# Exercise 1
In the forum thread about a Telus bill, retype the passage starting with "# Telus Loyalty" and going on through "WAY too small.".
# Exercise 2
Using the forum thread about a Telus bill, mark each statement yes or no, and quote the words that decide it.
(a) The first poster signed a two-year contract with Telus.
(b) Telus was willing to reduce one month of the bill.
(c) One reply advises asking to be connected to customer retention.
# Exercise 3
Answer from the forum thread about a Telus bill.
(a) To which province is the first poster moving?
(b) What is the monthly price of the emergency-only plan the first poster plans to switch to?
(c) How many remaining years of the contract did maccam pay?

# Selected extract
——————
# Telus Loyalty and Rention #? My horror story.



## med8or (Jan 18, 2002)

Hi:

Well it seems like I got myself into a bit of a pickle. I signed up for a three year contract with Telus and they threw in a Palm Treo. I had never had one so they gave me unlimited for three months and put me on the smallest plan they had. Well, it appears that was WAY too small. 

I've been in the process of moving to a new province (PEI) and haven't been very up on looking at my bills....so I didn't see this coming.

Long and the short of it is that I have a bill that's over $1000. I recognize and take ownership in that this was my fault, but am trying to negotiate a reduced rate based upon a few facts (1) I have been with them for over 10 years, (b) why on earth would I continue to rack up these rates on purpose when I could have switched to another plan? (3) as a sign of good faith. 

I'm not looking to abolish the whole bill...like I said, I take ownership, however for something where the costs are totally fabricated (it doesn't really cost $12M for data wireless).

Anyway....there's my sad story. I've talked to Telus, and they are willing to 'reduce' one month. I need three months looked at. The people I have spoken to, have been less then helpful including giving me a lecture on why it's important to read my bill every month (duh).

So...here's my question....(I think I just needed to vent).....anyone have a direct number to Telus's loyalty and retention department? There is no doubt about it, I will change my plan to an emergency only plan for $15 and ride out the contract and never deal with them again. Not really win/win for anyone.

Thoughts...or a number?

Jay


----------



## maccam (Jun 28, 2006)

Telus are bastards. Always have been, always will be. I feel for you, I bit it and paid the remaining two years on mine (this was a few years ago), and never looked back. 

DIE TELUS SCUM!...:lmao:


----------



## SINC (Feb 16, 2001)

maccam said:


> Telus are bastards. Always have been, always will be. I feel for you, I bit it and paid the remaining two years on mine (this was a few years ago), and never looked back.
> 
> DIE TELUS SCUM!...:lmao:


There is always another side to the story. Call Telus and ask to be connected to customer retention. My bet is they will listen and offer you some middle ground.
——————
# Dataset extract

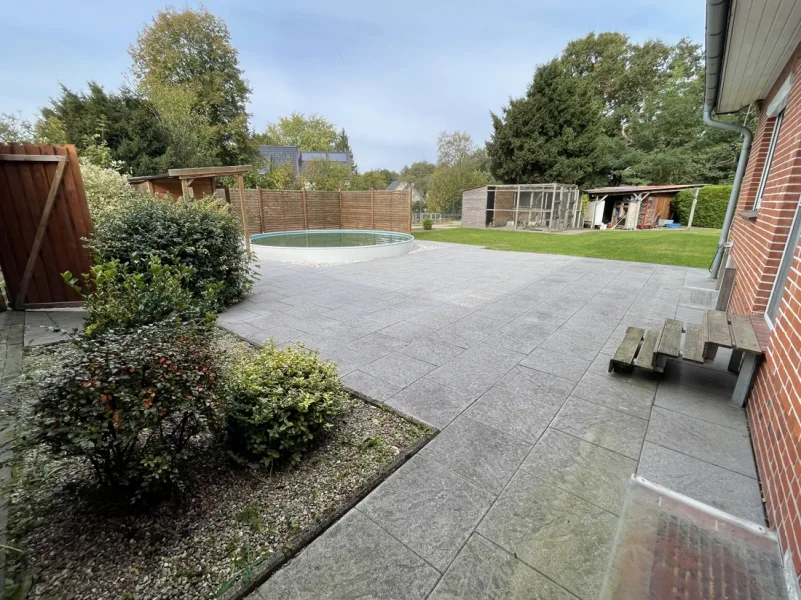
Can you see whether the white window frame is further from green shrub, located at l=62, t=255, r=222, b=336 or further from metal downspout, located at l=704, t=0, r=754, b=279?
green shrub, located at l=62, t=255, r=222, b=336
——————
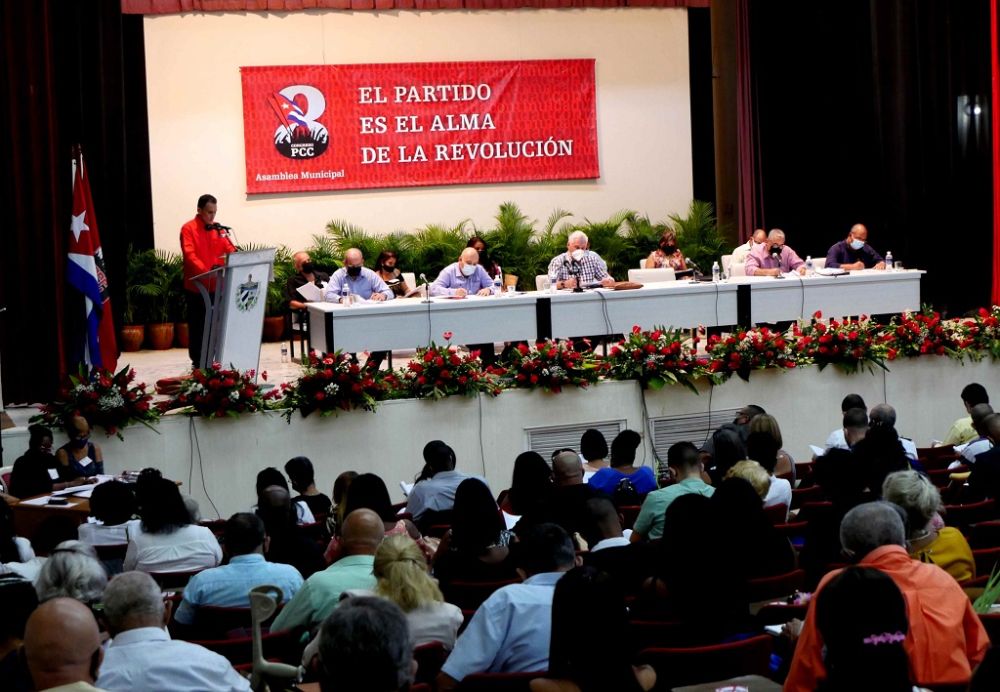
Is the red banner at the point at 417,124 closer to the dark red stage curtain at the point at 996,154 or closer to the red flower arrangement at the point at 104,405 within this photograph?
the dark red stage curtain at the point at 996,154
——————
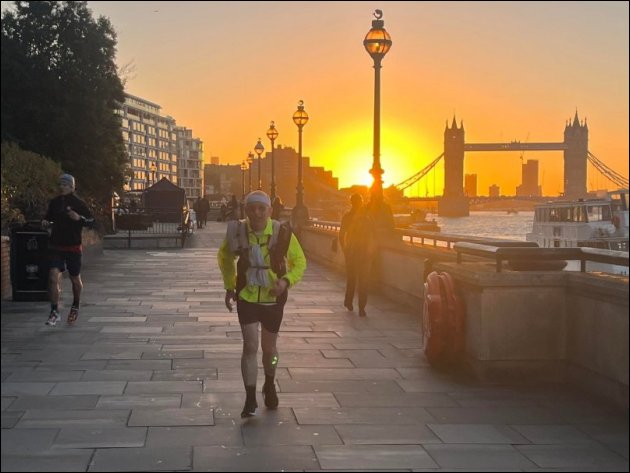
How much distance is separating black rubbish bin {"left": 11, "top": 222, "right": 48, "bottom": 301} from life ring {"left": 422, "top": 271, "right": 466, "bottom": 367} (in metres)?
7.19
——————
# Exercise solution 1
# Telus Loyalty and Rention #? My horror story.



## med8or (Jan 18, 2002)

Hi:

Well it seems like I got myself into a bit of a pickle. I signed up for a three year contract with Telus and they threw in a Palm Treo. I had never had one so they gave me unlimited for three months and put me on the smallest plan they had. Well, it appears that was WAY too small.

# Exercise solution 2
(a) No: "I signed up for a three year contract with Telus"
(b) Yes: "they are willing to 'reduce' one month"
(c) Yes: "Call Telus and ask to be connected to customer retention."

# Exercise solution 3
(a) PEI
(b) $15
(c) Two